## Studientext

+-------+

Nach langer Leidenszeit greift die UHC-Spielerin bei der Hallenhockey-WM im polnischen Posen für die deutsche Damenauswahl an.

Hamburg. Als sich das Gespräch nach einer halben Stunde um die Hallenhockey-WM zu drehen beginnt, zeigt die Frau mit den zwei Gesichtern endlich ihr strahlendes. Sie hat genug erzählt von ihrer Leidenszeit, sie atmet durch und will sie hinter sich lassen, ein für alle Mal, die Verletzung, die sie zehn Monate ihrer Karriere gekostet hat. Und wo könnte man sich als Sportlerin besser zurückmelden als bei einer WM?

Am kommenden Dienstag beginnt das Turnier im polnischen Posen, und Lisa Hahn, 21, ist Teil der deutschen Damenauswahl, die sich derzeit in Buchholz darauf vorbereitet. Ein wichtiger Teil zumal, immerhin soll die Torjägerin vom Uhlenhorster HC das Erbe der zurückgetretenen Anneke Böhmert übernehmen. Doch Hahn, genannt "Hähnchen", sagt: "Ich will mich nicht aufs Toreschießen reduzieren lassen, sondern mich voll in den Dienst der Mannschaft stellen. Ich will diese WM genießen, sie ist ein Bonbon für mich."

+-------+

## Bereitgestelltes Material
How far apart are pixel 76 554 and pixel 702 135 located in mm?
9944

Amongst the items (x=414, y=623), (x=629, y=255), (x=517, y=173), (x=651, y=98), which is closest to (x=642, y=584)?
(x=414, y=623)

+-------+

## Arbeitsauftrag 1
Zähle alle Ortsnamen auf, die im Studientext vorkommen.
## Arbeitsauftrag 2
Unter welchem Spitznamen wird Lisa Hahn im Studientext genannt?

## Ergebnis 1
Posen, Hamburg, Buchholz

## Ergebnis 2
"Hähnchen"